» **WORK REQUIRED**
Please write out only the lines from the one containing "[서울포토] 악수하는 이명박 전 대통령과 유승민 의원" through the last line of the listing. Do not include pictures.

» **DATASET EXTRACT**
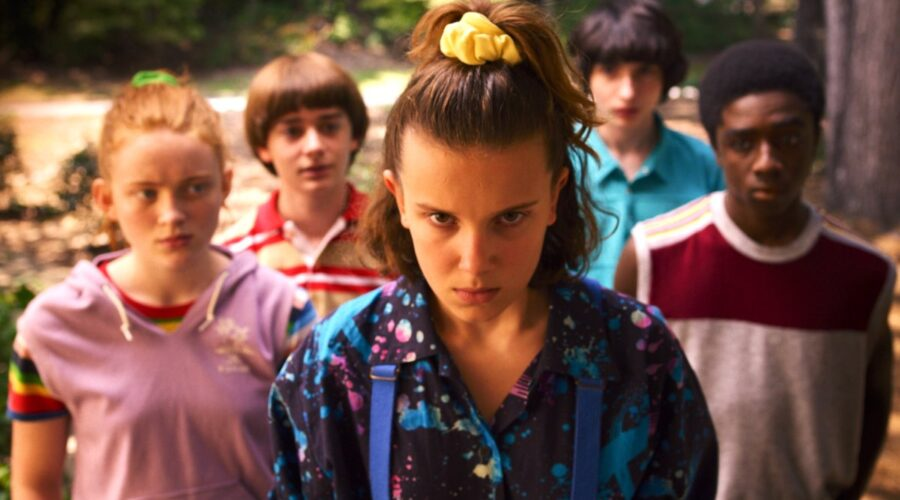 Stranger Things 3 stagione Undici interpretata da Millie Bobbie Brown e i suoi amici Credits Netflix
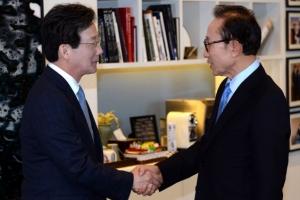 [서울포토] 악수하는 이명박 전 대통령과 유승민 의원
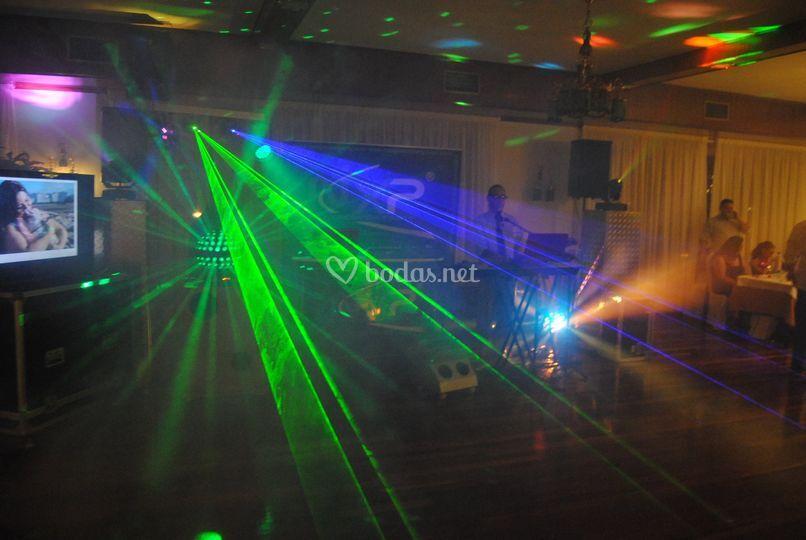 Laseres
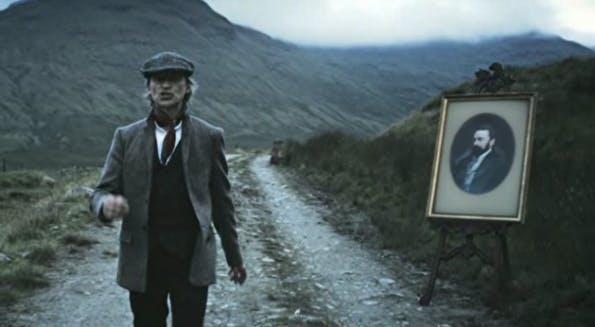 """In dem Storytelling-Video """"The Man Who Walked Around The World"""" erzählt der Schauspieler Robert Carlyle die Geschichte des jungen John Walker. (Screenshot: YouTube)"""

» **FINISHED TASK**
 [서울포토] 악수하는 이명박 전 대통령과 유승민 의원
 Laseres
 """In dem Storytelling-Video """"The Man Who Walked Around The World"""" erzählt der Schauspieler Robert Carlyle die Geschichte des jungen John Walker. (Screenshot: YouTube)"""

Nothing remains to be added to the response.